Despite proposed spending cuts, 2011 deficit still exists
Business owners will be given an opportunity next week to tell city leaders what services they want from the city, what tax increases they want or don’t want, and what the city needs to do to restructure the corporate side of city government.
One of the city’s nine community budget meetings has been set aside for them, and it takes place Dec. 1 from 3:30-5 p.m. in the Yankee Clipper Library at 2025 Leonard St. NE. City Manager Greg Sundstrom has said he is counting on the business community to help lead the city out of its darkest time in recent history, as a $27.4 million deficit plagues the 2011 general operating fund that will go into effect July 1.
The job losses, revenue enhancements and department reductions that Sundstrom revealed Nov. 10 will eliminate much of next year’s shortfall — roughly $16 million worth. But that still leaves about an $11 million gap. And as Sundstrom and most business owners know, a budget deficit is a moving target that can change on a monthly basis.
While the business crowd will have its turn next week, city commissioners will be asked to reconstruct the revenue side of the general fund soon. Sundstrom wants commissioners to lower the personal exemption on the city income tax return from $750 to $600. He estimated the reduction would give the fund an additional $400,000 each year, and that it would raise taxes for a resident by $1.95 and for a nonresident who works in the city by 98 cents for each exemption taken.
Sundstrom also said he wants to sell the Government Center parking ramp below Calder Plaza to Parking Services, the city’s parking system. He estimated the general fund would receive another $1 million per year from the sale.
Although the details of the sale hadn’t been put together when the Business Journal spoke with Parking Services Director Pam Ritsema, she said she thought the asking price would be about $20 million and that her department would likely pay the city $2 million a year for 10 years.
“We would have a debt payment for 10 years. We’ve got a lot of projects coming up, so it’s going to be tight for a few years,” said Ritsema.
One of the department’s projects is a $10 million ramp that is set to open in mid-January as part of the Thirty-Eight development being built by Locus Development at Commerce Avenue and Weston Street SE. Another new ramp is part of the Gallery on Fulton project at Division Avenue and Fulton Street, which should open late next year.
In 2011, Parking Services is expected to have bond payments of $1.1 million and a capital outlay of $635,000. Those figures don’t include the expected debt the department will be servicing for the Government Center ramp. Ritsema said told parking commissioners that she wants to have the sale’s details for them to review in a few weeks.

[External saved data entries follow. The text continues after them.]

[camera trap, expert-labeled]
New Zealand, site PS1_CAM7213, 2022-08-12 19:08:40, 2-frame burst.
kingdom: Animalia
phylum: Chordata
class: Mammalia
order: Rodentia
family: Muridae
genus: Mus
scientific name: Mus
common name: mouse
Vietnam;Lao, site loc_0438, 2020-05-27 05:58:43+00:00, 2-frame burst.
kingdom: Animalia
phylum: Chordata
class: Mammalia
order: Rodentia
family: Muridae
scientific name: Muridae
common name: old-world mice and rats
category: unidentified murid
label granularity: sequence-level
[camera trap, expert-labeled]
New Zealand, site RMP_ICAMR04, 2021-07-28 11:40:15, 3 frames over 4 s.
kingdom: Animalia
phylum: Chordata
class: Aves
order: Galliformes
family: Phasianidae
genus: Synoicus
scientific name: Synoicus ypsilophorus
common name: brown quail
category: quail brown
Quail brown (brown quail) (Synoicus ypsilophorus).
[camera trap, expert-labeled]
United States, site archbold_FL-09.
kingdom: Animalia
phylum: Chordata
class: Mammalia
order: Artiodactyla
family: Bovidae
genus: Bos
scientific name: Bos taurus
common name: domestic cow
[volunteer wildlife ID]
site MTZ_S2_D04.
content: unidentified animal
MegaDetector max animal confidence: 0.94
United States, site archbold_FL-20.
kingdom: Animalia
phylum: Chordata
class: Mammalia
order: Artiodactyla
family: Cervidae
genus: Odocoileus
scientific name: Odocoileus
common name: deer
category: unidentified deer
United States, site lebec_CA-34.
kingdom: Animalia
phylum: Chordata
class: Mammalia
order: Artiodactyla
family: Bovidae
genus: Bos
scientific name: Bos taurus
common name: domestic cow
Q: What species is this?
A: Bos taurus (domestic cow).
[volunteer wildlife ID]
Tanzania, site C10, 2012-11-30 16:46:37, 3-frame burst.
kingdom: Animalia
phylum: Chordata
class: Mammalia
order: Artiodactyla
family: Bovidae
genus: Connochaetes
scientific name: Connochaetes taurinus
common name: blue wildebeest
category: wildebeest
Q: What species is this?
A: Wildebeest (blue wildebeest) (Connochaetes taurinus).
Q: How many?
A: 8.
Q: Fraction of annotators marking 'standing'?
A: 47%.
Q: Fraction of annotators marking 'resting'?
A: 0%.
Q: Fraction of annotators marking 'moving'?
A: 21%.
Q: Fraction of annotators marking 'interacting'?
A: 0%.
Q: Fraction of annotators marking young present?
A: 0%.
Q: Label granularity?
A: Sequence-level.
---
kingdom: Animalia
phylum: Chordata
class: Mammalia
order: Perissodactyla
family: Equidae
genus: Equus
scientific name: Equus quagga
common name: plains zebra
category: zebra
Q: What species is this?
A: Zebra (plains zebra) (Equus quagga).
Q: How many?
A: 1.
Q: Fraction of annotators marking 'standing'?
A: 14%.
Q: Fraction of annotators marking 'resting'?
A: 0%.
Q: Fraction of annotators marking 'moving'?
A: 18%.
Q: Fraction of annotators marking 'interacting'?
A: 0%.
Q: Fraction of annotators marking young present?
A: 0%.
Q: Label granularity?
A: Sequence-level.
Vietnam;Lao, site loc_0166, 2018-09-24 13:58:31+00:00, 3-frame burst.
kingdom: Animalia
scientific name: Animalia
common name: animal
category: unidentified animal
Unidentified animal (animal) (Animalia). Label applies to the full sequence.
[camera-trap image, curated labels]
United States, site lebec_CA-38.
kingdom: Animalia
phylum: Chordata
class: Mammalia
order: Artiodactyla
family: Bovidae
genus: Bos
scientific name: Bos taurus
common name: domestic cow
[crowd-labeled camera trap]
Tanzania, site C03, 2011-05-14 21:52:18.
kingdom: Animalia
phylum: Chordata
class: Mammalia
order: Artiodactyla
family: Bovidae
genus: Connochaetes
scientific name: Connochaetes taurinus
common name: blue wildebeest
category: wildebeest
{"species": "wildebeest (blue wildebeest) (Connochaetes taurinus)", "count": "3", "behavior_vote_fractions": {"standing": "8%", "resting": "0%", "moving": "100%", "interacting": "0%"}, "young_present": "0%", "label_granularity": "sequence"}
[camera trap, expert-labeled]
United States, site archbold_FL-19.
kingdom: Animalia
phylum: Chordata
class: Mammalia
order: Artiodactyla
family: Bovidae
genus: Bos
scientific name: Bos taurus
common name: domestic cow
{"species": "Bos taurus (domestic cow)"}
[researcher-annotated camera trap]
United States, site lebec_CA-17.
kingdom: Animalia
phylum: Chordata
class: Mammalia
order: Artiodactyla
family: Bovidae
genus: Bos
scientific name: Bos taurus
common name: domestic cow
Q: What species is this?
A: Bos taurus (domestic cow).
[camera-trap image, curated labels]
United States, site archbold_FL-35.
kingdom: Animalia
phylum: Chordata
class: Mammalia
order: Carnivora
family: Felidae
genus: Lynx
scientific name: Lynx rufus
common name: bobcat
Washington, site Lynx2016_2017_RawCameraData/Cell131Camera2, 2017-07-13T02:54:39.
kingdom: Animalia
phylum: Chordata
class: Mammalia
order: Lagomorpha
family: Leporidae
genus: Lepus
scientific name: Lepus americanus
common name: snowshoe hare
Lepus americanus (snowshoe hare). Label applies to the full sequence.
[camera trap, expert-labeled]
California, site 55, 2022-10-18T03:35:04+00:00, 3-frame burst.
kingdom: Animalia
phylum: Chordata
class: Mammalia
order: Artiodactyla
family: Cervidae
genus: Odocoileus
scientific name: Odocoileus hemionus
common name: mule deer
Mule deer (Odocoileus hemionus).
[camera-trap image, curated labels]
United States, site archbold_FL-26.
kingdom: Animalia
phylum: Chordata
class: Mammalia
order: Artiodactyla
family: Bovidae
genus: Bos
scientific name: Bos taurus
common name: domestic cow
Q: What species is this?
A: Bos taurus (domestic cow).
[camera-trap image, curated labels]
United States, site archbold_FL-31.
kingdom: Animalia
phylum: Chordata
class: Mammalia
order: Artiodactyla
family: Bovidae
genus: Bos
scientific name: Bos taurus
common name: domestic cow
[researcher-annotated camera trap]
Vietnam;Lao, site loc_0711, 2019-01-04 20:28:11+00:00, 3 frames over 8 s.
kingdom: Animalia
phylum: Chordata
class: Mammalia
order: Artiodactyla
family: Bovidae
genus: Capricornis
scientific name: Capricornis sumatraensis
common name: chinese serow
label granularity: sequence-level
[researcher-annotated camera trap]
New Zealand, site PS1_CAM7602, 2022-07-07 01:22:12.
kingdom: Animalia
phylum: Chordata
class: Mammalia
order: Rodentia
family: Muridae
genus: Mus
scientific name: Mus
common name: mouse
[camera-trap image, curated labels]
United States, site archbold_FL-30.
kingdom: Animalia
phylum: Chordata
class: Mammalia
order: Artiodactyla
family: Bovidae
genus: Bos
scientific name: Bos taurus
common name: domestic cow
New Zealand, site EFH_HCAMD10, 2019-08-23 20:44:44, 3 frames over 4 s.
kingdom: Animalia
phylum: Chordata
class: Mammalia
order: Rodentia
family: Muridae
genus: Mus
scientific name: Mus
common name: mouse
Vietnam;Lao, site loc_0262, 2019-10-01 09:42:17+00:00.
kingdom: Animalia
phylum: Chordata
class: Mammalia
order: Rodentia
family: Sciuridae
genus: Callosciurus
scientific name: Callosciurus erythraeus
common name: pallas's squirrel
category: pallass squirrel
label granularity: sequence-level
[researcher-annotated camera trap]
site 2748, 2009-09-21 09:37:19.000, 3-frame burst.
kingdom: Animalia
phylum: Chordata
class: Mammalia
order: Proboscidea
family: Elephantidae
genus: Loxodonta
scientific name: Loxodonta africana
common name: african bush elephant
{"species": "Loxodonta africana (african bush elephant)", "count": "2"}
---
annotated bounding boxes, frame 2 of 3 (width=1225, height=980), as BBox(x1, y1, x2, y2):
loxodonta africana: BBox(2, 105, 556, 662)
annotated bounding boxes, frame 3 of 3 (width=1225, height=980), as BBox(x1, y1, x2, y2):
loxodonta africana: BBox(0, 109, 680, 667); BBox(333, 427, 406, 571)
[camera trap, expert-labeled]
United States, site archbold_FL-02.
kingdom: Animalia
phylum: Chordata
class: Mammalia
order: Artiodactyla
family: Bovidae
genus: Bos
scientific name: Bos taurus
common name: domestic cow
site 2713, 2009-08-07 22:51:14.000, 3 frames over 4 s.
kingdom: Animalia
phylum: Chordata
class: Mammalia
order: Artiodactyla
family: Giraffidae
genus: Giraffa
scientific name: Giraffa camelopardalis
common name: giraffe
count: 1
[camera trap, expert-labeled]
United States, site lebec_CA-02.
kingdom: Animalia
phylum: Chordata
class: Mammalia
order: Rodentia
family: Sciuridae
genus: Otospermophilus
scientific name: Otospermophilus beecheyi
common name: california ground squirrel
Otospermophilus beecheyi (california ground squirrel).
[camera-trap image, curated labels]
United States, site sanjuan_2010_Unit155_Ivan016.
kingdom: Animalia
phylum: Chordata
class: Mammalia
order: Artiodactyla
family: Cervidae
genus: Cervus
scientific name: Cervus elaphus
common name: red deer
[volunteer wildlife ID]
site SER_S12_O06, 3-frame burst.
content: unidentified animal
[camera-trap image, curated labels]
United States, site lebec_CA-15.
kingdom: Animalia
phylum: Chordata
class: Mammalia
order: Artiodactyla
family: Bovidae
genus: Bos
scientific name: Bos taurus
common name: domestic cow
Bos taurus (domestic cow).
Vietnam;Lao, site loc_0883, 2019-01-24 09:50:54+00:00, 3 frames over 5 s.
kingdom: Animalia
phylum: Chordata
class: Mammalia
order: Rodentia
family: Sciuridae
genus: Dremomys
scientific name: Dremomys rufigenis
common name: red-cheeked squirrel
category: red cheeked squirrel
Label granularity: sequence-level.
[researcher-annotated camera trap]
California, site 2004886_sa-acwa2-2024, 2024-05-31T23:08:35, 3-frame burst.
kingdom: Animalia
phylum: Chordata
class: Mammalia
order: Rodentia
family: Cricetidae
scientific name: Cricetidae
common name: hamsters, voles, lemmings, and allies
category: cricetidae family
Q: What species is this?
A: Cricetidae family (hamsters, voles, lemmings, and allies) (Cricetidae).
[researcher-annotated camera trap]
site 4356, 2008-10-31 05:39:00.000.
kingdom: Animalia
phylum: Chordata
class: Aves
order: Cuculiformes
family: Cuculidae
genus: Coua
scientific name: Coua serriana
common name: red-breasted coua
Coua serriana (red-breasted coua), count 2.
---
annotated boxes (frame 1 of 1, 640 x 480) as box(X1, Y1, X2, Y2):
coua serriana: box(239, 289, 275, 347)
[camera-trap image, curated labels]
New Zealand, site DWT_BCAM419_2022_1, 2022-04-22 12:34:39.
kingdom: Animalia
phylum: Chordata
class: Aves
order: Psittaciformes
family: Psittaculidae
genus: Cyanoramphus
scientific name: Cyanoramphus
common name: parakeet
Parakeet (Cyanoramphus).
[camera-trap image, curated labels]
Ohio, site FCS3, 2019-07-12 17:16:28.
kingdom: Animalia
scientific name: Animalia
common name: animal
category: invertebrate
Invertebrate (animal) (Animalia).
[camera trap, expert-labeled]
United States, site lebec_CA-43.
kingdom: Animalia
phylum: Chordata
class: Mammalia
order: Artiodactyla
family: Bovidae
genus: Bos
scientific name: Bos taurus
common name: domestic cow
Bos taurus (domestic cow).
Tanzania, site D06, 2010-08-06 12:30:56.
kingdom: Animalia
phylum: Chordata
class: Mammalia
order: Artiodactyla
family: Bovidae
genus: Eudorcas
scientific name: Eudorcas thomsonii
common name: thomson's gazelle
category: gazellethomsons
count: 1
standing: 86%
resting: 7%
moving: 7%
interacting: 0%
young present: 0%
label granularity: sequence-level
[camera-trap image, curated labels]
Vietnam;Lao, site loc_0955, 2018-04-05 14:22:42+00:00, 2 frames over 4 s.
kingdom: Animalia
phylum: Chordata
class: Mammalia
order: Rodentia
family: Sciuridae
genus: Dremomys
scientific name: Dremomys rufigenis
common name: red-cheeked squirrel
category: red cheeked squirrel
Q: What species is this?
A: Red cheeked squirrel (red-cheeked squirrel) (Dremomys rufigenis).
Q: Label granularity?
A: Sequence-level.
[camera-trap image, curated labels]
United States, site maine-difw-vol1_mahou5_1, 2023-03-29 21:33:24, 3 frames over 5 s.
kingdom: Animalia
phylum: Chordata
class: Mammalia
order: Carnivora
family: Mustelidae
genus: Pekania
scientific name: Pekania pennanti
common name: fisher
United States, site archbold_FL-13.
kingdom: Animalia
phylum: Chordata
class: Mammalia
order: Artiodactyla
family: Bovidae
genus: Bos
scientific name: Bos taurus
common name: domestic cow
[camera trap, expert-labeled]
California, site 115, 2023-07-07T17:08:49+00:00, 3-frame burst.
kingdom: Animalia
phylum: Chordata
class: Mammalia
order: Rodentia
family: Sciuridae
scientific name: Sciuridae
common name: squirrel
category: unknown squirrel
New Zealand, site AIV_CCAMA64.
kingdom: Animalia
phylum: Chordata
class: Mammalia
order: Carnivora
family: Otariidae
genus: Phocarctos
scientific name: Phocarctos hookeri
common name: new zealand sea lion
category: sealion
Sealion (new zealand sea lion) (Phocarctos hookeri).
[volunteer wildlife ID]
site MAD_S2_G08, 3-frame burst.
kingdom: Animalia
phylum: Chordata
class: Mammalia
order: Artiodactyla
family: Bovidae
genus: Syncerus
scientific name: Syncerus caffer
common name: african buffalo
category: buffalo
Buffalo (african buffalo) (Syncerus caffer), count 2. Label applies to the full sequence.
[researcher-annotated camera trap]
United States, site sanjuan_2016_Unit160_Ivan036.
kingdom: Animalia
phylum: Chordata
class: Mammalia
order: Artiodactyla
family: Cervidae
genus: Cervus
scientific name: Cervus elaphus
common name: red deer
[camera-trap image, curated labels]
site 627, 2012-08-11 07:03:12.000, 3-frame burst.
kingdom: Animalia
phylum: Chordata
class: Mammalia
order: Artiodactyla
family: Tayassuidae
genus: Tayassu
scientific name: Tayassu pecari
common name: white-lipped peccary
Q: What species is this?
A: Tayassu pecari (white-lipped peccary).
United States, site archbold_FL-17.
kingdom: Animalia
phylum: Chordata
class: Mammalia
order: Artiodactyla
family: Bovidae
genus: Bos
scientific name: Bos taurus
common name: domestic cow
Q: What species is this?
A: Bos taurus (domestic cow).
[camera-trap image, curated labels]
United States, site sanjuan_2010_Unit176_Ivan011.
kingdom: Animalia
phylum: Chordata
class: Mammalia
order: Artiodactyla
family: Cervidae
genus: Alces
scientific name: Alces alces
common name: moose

All the revenue from the Government Center ramp has gone to the general fund; the city collected $1.86 million from that facility last year. Parking Services spent $672,963 last year to operate and maintain the ramp. Based on those figures, the ramp generated a surplus of nearly $1.2 million in 2008, or about $800,000 short of covering the expected annual debt service that Parking Services will carry from the sale for 10 years.
The Government Center ramp isn’t completely paid for either; about 3.5 years worth of debt service remains on the structure.
Of the $16 million in deficit relief that Sundstrom is counting on for 2011, more than $7 million is expected to come from letting 119 employees go Dec. 31, with 113 of those being furloughed paid through the general operating fund. A federal grant saved the jobs of six police officers and dropped the total number to be laid off from 125 to 119.
City CFO Scott Buhrer told the Business Journal that the average cost to the city this year of a general fund employee is $96,159, which includes base pay, benefits, overtime and other premiums like pensions, FICA, and, for some, a uniform allowance. For workers paid through other funds, the per-cost average this year is $82,029.
“The citywide average is $92,430 for the total cost of an employee,” said Buhrer in an e-mail.
Sundstrom first revealed how many employees would be let go and what restructuring efforts he, his staff and city commissioners would take Nov. 6 at the annual meeting of the Downtown Alliance. At that gathering, held in the Amway Grand Plaza Hotel and largely attended by business owners, Sundstrom said he had three goals he wants the city to achieve through the restructuring:
**Instill better customer service among the staff.
**Bust the city’s own bureaucracy to make quicker decisions. “We can’t be held back by the process. We need to be more MacGyver-like,” he said of the former TV action hero, Angus MacGyver.
**Become more transparent. “Then you will become more critical of us,” he said, “and we’ll become better.”